La no localidad cuántica en la era de las redes

Las leyes cuánticas implican la no localidad de algunos procesos físicos. Aunque el fenómeno se entiende bien para fotones emitidos por una sola fuente, el caso de una Internet cuántica plantea varias incógnitas.

[QUARDIA/ISTOCK/GETTY IMAGES]

En síntesis

Según el principio de localidad, toda información o influencia se propaga a una velocidad inferior o igual a la de la luz. Sin embargo, la física cuántica parece ser incompatible con este principio.

En el experimento GHZ, que mide el estado de los fotones emitidos por una sola fuente, se ha demostrado que las correlaciones entre los resultados no pueden explicarse sin abandonar el principio de localidad.

En una futura Internet cuántica intervendrán muchas fuentes independientes de fotones. Los investigadores están intentando entender qué ocurre con la no localidad cuántica en tales casos.

Hoy en día, una parte importante de nuestras vidas circula por Internet: nuestros datos bancarios o médicos, nuestros correos electrónicos, nuestros mensajes en las redes sociales o nuestras fotos.
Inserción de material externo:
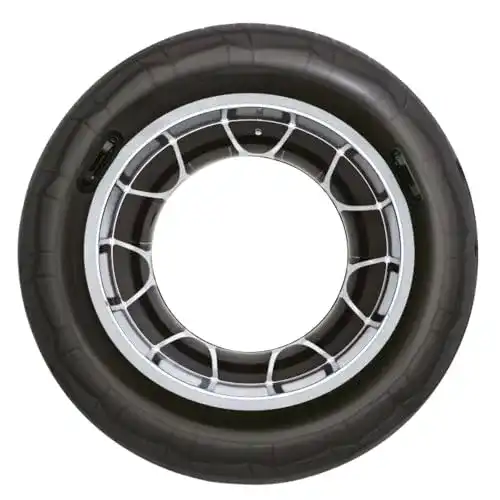 Schwimmring Bestway 36102B-02 – High Velocity, 119 cm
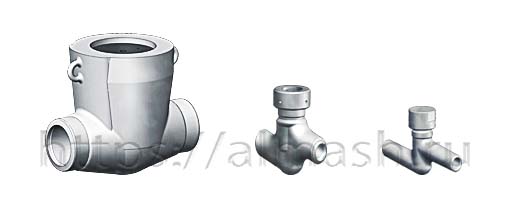 check valve buy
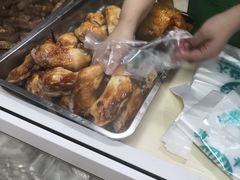 -大益烤鸡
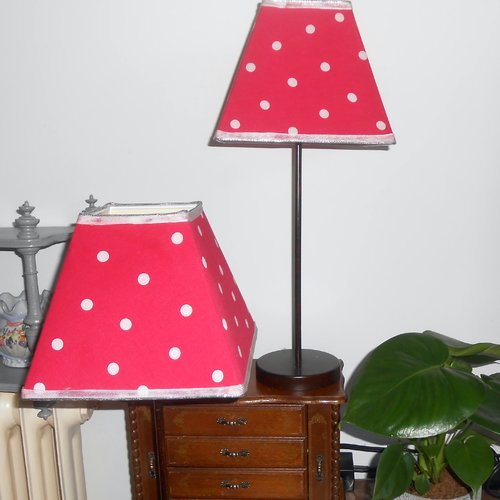 Lampe a poser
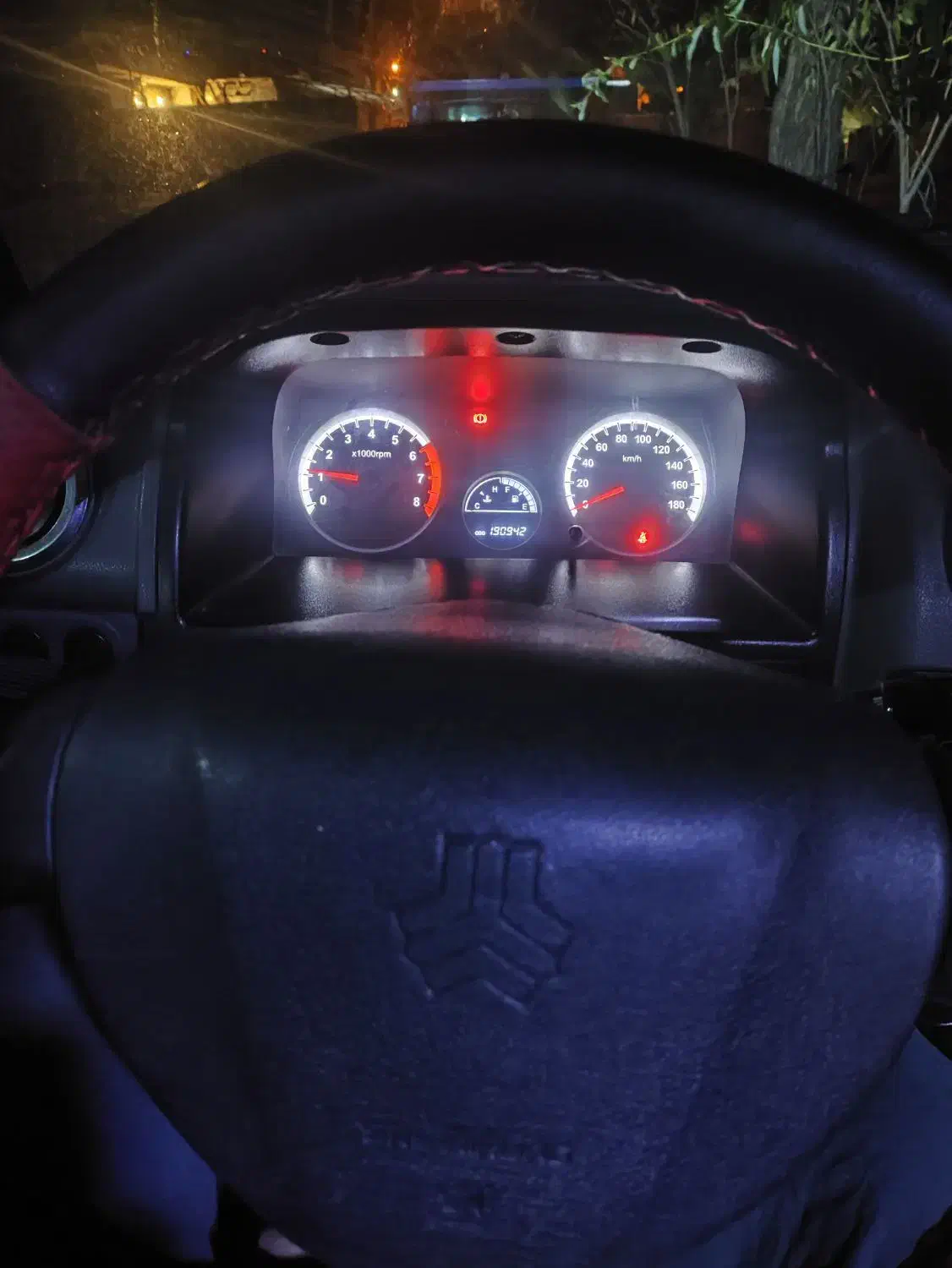 پراید 131sx برای مصرف کننده|خودرو سواری و وانت|بروجرد, |دیوار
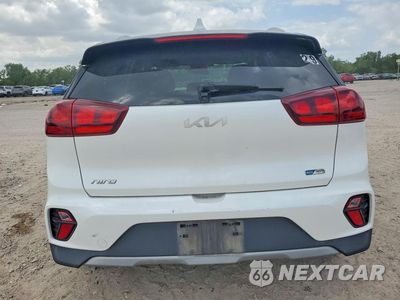 Zdjęcie 6 z 12 samochodu: 2022 KIA NIRO LXS VIN:KNDCB3LC4N5527418 - miniatura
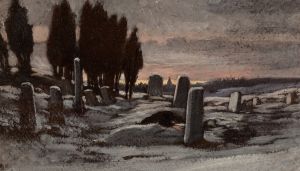 Desolation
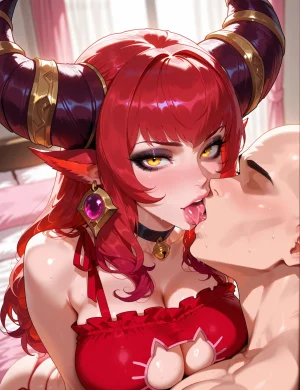 Kaistar Alexstrasza Tier 2 request - Page 116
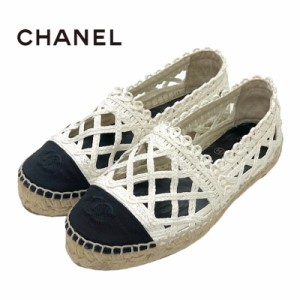 chanel スリッポンの通販｜au PAY マーケット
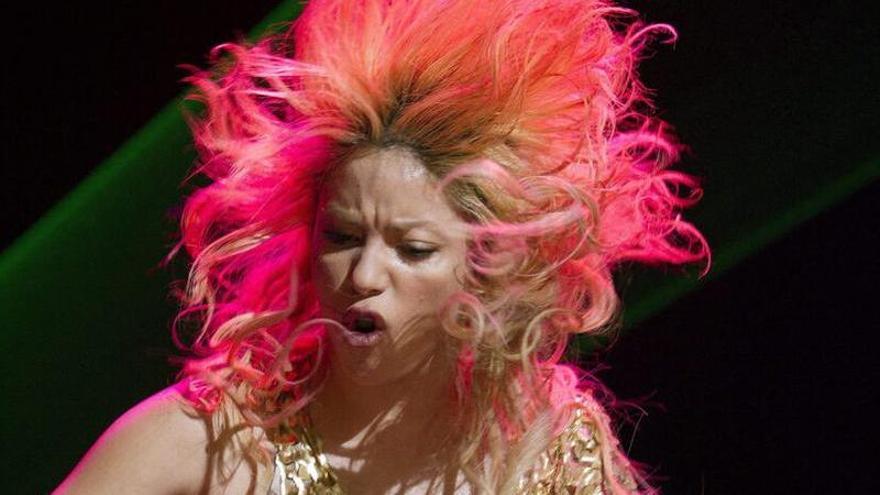 Shakira rompe su silencio: &quot;Hay un lugar reservado en el infierno para aquellas mujeres que no apoyan a otras&quot;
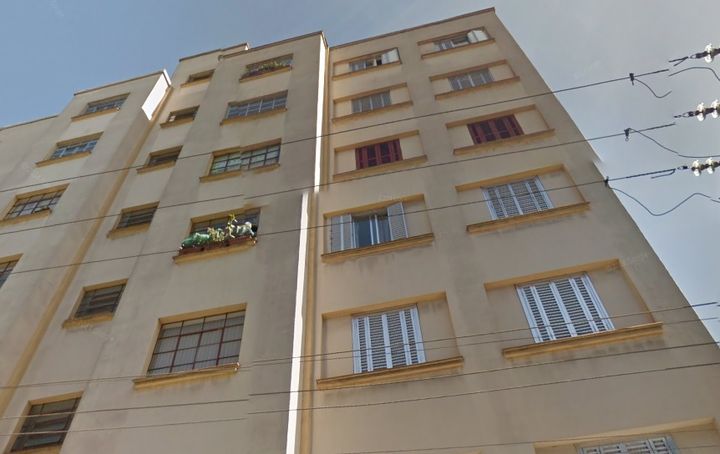 Imagem de fundo do condomínio Condomínio Nossa Senhora Aparecida - Perdizes - São Paulo - SP
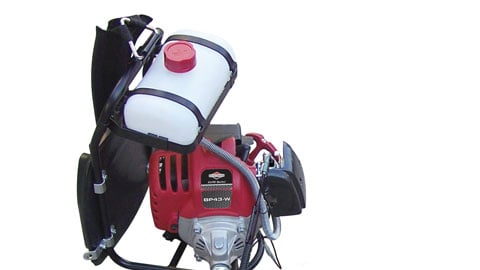 Double Harness Feature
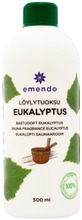 Emendo 500Ml Löylytuoksu Eukalyptus (6417892057175)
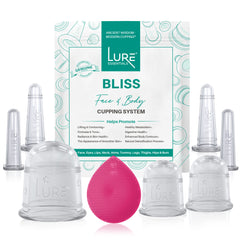 Success Guide to Cupping for Cellulite - eBook - Lure Essentials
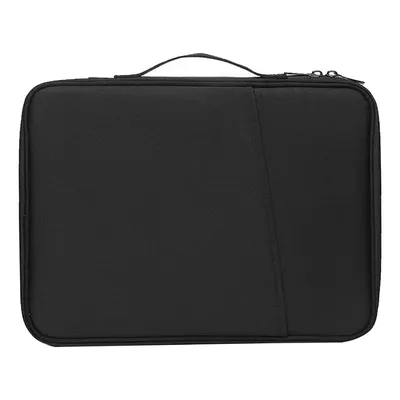 Produktbild von Laptoptasche 11 Zoll schwarz,Notebook Laptop Tasche,Tablet Tasche 11 Zoll für iPad Pro / Air,Tablet Case in Schwarz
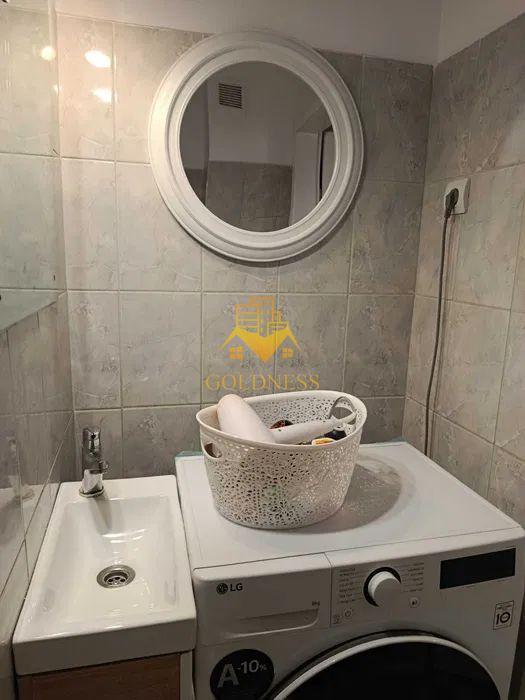 3 camere decomandate, Marasti, Parcare, Iulius Mall, FSEGA, Profi, Mol - 8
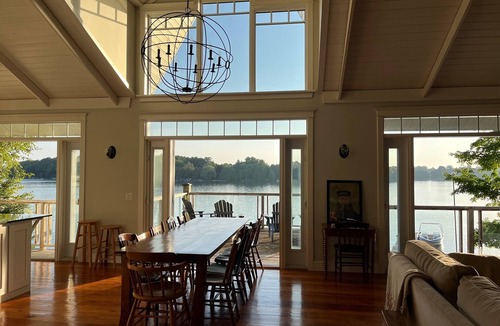 Eugenia Cottage | Yes, this is it-YOUR place to make Summer 2025 memorable!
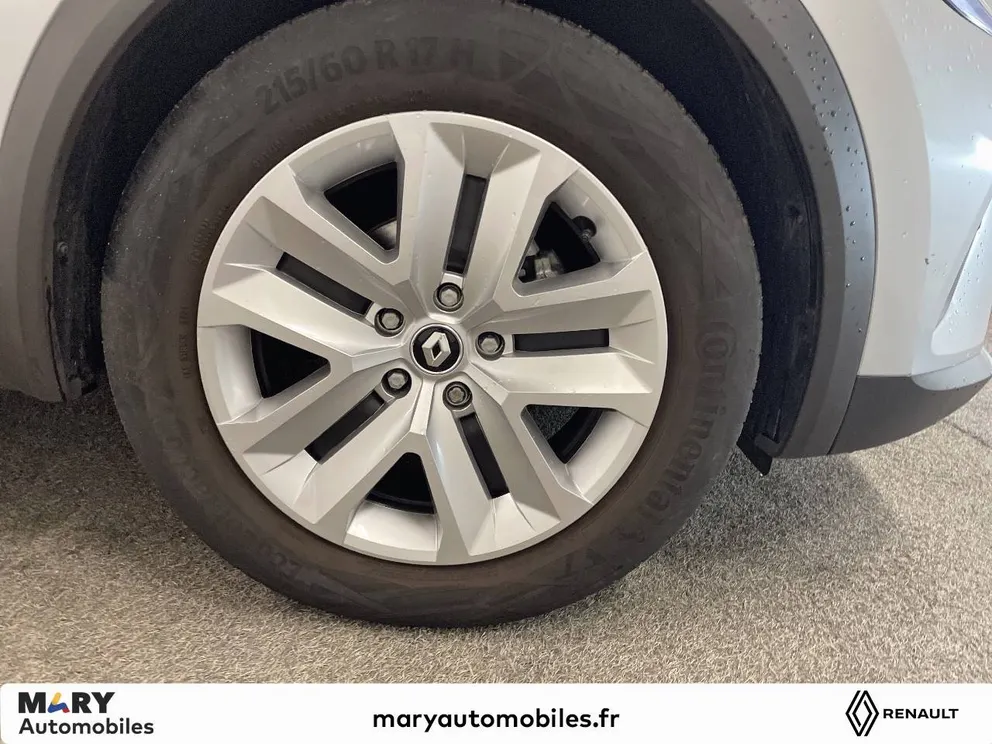 Véhicule occasion 210899 - renault CAPTUR - Photo 17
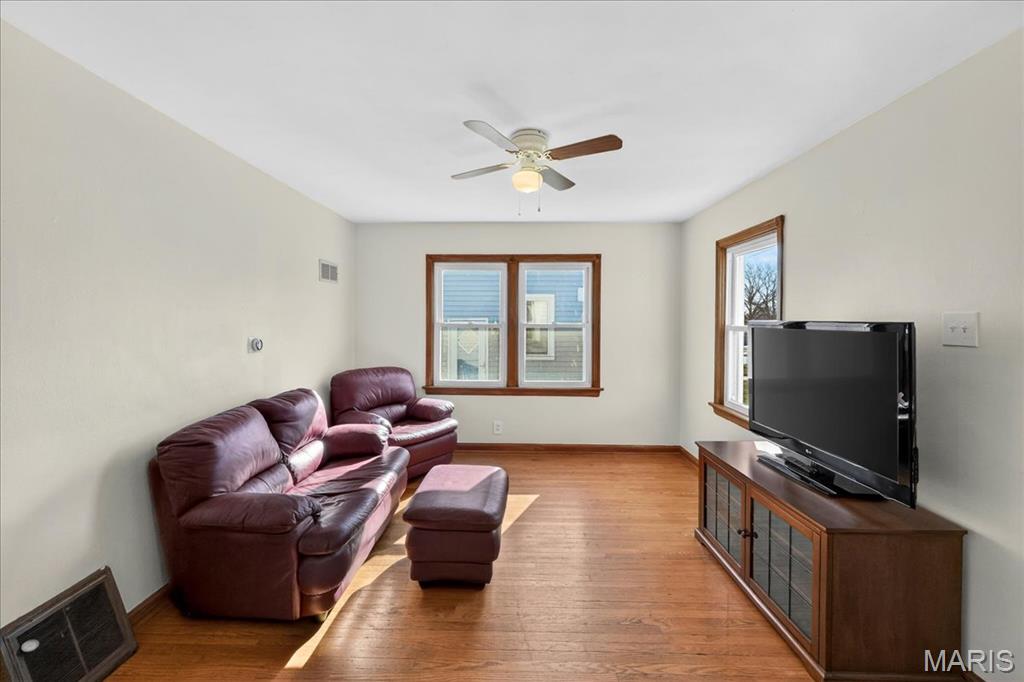 White Cliffe Terrace - Residential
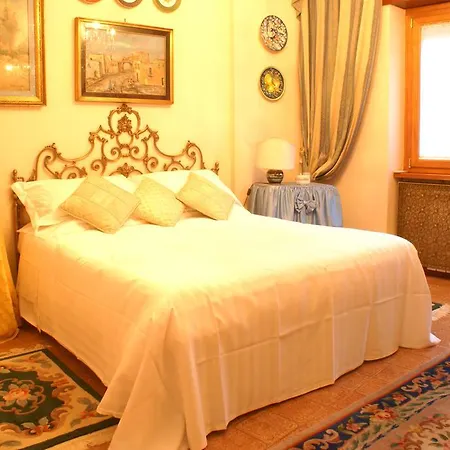 La Venere Di Rosi Apartment Rome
Para garantizar que esa información se transmite de forma segura sin que puedan robarla, leerla o alterarla, se han desarrollado diversas técnicas de encriptación. Estas se basan en problemas matemáticos que, en ausencia de la correspondiente clave criptográfica, no pueden resolverse en un tiempo razonable con los ordenadores habituales. Por ejemplo, algunos algoritmos se basan en el hecho de que descomponer un número entero muy grande en sus factores primos es un problema de este tipo.

Sin embargo, el desarrollo de los ordenadores cuánticos podría hacer que esas técnicas de cifrado quedaran obsoletas de aquí a unos años. Los llamados «algoritmos cuánticos» emplearían toda la potencia de la física cuántica para resolver en poco tiempo problemas inabordables para sus competidores clásicos. Un ejemplo es el algoritmo propuesto en 1994 por el matemático estadounidense Peter Shor, que en teoría es capaz de factorizar números enteros muy grandes con gran rapidez. Así, cuando hayamos puesto a punto los ordenadores cuánticos, la transmisión de datos bancarios durante las compras en línea ya no estará a salvo de los ataques. ¿Cuál será la solución? Los fenómenos cuánticos que explican la capacidad de desciframiento de esa futura generación de ordenadores también podrían ser la clave para construir una «Internet cuántica» altamente segura.

El concepto de Internet cuántica engloba muchos dispositivos e ideas, cuyo desarrollo representa un reto tanto tecnológico como teórico. En particular, la importante propiedad que nos interesa aquí y que se manifiesta en los sistemas cuánticos, desde los más sencillos que manipulan solo pares de fotones (las partículas elementales de la luz) hasta los más complejos como la Internet cuántica, es la «no localidad». Y si la física cuántica tiene fama de ser contraria a la intuición, se debe sobre todo a su carácter no local.

¿Un principio evidente?

Comencemos recordando en qué consiste el principio de localidad. Según este, cualquier información o influencia se propaga de manera continua a una velocidad finita menor o igual que la de la luz, en virtud de las leyes de la relatividad especial. A priori, el principio de localidad parece evidente si nos guiamos por nuestra intuición, forjada a partir de nuestra experiencia del mundo clásico y macroscópico. Sin embargo, a nivel microscópico la situación es muy distinta.